#### Extrait cité:
========

La mission parlementaire sur le voile intégral, qui rend son rapport le 26 janvier après six mois de travaux, prône une interdiction générale en France du port de la burqa dans les lieux ouverts au public, dans les services publis y compris les transports.
Nicolas Sarkozy et François Fillon se sont prononcés pour une résolution et des textes législatifs et réglementaires sur l’interdiction de la burqa, mais ils ont renvoyé le débat sur le périmètre de la loi après les élections régionales de mars. L’idée était ( et le reste) d’éviter de stigmatiser la religion musulmane, dont la burqa est considérée par les islamologues comme une émanation minoritaire ( une dérive de nature sectaire comme il en existe dans d’autres religions y compris chez les chrétiens) et nullement une prescription d’ordre religieux, et d’interdire tout vêtement ou accessoire masquant le visage dans les lieux publics.
Le chef de file des députés UMP, Jean-François Copé, a court-circuité ses pairs et l’exécutif en annonçant en décembre une proposition de loi en vue de l’interdiction de la burqa. Le Premier ministre a mis en garde les parlementaires contre toute « précipitation ».

========

Liste de données:
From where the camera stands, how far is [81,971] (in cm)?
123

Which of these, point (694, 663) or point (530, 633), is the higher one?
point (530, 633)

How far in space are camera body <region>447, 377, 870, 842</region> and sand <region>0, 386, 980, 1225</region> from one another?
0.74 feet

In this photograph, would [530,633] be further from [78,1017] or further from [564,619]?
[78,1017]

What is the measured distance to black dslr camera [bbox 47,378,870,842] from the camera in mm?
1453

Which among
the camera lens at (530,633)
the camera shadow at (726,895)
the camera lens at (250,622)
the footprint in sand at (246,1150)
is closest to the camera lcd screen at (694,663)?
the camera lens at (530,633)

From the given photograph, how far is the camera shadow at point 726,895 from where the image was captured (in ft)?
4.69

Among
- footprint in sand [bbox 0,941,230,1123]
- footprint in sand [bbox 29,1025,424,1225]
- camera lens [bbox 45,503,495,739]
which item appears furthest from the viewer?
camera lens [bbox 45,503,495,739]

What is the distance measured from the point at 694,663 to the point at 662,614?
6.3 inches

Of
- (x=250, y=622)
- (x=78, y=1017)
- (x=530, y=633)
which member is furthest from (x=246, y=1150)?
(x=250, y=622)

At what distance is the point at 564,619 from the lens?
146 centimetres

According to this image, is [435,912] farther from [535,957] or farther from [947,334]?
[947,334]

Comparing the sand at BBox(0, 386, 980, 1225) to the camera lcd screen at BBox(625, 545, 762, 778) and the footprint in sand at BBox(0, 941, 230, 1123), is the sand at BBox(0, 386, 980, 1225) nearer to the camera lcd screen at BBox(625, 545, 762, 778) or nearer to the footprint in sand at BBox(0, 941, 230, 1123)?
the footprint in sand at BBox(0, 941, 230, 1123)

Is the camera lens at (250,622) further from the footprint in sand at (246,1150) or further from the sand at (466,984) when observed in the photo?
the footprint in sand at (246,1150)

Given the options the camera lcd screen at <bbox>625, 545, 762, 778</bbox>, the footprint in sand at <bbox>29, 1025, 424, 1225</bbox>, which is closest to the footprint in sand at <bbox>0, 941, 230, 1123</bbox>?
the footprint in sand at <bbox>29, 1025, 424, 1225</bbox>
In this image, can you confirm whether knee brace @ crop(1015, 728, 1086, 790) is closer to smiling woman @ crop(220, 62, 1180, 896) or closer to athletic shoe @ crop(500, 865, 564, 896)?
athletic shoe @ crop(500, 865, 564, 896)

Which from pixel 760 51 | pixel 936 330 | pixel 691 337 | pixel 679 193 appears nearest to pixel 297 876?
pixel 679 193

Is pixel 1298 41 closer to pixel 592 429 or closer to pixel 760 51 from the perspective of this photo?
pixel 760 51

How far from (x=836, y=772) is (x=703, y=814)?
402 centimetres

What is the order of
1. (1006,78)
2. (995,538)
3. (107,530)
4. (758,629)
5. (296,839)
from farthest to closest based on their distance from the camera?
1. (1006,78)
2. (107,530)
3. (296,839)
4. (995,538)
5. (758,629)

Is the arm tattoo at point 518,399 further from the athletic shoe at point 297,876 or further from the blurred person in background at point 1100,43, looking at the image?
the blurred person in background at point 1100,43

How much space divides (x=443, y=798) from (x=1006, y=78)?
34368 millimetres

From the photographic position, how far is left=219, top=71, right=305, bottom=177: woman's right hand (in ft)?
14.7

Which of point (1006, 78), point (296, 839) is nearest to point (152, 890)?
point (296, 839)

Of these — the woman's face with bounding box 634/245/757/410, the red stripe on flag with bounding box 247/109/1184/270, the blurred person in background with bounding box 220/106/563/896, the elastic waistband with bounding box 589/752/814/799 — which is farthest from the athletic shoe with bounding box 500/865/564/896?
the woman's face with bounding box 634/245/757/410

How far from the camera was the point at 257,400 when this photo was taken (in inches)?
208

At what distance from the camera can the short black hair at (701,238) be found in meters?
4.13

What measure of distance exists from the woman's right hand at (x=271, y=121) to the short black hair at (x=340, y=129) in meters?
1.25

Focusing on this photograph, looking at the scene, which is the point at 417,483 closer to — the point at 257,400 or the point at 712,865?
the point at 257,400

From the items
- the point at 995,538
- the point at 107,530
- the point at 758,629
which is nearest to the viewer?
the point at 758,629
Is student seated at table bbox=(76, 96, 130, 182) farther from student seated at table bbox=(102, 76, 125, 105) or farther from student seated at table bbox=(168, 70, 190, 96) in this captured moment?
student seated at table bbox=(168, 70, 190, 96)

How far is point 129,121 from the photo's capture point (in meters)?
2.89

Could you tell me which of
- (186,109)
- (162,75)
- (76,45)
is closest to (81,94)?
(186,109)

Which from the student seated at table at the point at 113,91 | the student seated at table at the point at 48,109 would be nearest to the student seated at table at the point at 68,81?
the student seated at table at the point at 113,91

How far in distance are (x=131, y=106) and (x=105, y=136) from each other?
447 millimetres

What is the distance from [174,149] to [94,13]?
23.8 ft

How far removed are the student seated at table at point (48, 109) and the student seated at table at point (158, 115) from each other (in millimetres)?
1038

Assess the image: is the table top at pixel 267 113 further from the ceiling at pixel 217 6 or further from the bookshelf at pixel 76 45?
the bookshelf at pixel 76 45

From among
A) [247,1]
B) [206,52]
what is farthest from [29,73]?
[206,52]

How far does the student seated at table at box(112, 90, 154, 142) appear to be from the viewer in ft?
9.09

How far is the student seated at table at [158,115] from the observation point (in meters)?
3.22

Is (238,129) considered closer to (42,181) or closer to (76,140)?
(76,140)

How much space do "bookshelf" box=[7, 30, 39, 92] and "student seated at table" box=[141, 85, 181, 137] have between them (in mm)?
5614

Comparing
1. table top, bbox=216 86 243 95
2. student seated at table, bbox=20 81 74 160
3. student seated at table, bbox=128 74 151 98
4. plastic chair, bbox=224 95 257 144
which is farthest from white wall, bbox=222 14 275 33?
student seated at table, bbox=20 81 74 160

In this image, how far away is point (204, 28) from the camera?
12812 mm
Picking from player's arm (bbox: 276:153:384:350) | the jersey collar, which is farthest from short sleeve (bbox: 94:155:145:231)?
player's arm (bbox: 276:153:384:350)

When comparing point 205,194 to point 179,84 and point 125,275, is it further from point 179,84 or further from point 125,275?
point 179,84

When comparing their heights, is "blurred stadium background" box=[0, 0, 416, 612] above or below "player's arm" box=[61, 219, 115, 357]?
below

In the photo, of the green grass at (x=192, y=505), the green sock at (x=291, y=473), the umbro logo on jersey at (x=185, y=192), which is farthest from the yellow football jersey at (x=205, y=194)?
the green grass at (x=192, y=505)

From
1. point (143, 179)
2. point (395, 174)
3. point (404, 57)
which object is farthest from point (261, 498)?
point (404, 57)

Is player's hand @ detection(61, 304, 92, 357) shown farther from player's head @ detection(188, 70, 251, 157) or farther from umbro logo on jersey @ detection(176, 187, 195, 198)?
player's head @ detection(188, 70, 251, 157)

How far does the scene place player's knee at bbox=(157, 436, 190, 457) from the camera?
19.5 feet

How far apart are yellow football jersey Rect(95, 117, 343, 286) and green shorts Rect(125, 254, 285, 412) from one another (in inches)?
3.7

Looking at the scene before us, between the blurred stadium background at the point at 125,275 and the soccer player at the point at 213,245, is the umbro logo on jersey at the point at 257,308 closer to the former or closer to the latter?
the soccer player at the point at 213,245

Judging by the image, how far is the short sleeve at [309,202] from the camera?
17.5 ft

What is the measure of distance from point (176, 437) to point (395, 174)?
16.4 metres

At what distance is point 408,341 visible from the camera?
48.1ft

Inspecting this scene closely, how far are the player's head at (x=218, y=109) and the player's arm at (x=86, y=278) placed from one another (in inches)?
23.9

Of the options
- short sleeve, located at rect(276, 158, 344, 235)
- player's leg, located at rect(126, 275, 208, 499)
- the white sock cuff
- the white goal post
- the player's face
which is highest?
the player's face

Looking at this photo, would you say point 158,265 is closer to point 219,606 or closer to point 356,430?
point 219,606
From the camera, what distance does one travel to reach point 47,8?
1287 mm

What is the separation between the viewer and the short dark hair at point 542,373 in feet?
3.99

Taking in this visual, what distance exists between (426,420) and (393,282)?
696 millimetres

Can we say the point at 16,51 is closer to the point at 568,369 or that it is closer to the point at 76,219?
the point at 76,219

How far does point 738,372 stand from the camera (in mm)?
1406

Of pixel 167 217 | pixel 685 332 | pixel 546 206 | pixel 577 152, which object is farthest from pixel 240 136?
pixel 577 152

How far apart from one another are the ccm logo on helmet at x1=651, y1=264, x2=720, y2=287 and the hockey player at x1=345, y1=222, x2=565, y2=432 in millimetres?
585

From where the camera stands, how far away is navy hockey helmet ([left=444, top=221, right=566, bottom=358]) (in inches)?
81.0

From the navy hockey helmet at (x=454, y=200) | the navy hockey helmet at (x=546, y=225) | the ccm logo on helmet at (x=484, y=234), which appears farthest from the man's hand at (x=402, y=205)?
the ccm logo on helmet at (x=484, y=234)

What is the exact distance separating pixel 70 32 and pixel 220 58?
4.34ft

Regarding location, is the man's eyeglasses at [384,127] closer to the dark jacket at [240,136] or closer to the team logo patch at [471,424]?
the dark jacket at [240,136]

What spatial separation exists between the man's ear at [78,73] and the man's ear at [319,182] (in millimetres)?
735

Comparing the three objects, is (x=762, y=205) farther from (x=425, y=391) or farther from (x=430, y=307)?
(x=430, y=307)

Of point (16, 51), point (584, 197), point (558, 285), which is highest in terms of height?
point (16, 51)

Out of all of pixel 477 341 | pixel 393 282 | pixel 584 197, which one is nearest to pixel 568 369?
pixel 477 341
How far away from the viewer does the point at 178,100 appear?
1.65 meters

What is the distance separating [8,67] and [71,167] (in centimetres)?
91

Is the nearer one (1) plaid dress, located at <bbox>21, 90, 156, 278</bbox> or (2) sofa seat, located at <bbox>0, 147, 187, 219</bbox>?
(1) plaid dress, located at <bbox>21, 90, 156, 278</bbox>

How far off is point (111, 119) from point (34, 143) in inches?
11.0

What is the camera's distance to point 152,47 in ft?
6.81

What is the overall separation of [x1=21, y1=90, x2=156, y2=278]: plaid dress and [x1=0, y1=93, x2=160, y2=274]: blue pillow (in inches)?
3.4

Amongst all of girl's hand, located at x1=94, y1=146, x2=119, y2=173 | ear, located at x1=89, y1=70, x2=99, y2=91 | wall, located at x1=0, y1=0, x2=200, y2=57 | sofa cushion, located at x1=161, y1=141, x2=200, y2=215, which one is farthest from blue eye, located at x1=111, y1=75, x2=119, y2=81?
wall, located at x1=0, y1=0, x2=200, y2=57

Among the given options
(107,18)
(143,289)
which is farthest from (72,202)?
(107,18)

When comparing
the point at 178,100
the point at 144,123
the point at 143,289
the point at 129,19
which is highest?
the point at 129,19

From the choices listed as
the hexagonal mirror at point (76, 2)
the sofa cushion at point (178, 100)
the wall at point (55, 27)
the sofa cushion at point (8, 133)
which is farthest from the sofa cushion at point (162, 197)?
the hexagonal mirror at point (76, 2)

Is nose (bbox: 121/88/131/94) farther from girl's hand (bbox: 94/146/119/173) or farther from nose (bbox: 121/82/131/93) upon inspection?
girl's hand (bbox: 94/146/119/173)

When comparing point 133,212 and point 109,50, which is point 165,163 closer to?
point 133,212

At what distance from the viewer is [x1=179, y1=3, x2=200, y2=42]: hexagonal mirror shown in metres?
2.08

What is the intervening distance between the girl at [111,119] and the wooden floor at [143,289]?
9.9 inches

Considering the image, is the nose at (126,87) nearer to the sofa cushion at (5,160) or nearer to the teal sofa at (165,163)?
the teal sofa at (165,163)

========

#### Tâche demandée 1:
Traduisez en anglais cette phrase de l'article sur le voile intégral : « Le Premier ministre a mis en garde les parlementaires contre toute “précipitation”. »
#### Tâche demandée 2:
Rédigez la suite de l'article sur le voile intégral, après sa dernière phrase.
Cette liste de données n'est pas utile ici.

#### Réponse 1:
The Prime Minister warned members of Parliament against any "haste."

#### Réponse 2:
Dans une interview au Figaro, le président de la mission parlementaire, le député communiste du Rhône André Gérin, explique que la mission préconise une interdiction « absolue » du voile intégral dans les lieux ouverts au public. « Le problème de l’espace public, c’est-à-dire le rue, est très délicat. Cela dépasse complètement la question du voile intégral en temps que tel », observe-t-il toutefois. André Gérin dit que la nécessité d’une loi fait consensus au sein de la mission parlementaire mais souhaite qu’elle soit élaborée de façon pluraliste afin d’aboutir à un « point de vue partagé par toutes les sensibilités de l’Assemblée nationale ». « Il faut qu’elle soit conforme à la Constitution et qu’elle soit comprise et partagée, même s’ils ne sont pas d’accord, avec les responsables du culte musulman ». Le député avait précisé dans des interviews antérieures (RTL, Reuters) que la mission allaient avancer une proposition de résolution assortie d' »une palette de recommandations ».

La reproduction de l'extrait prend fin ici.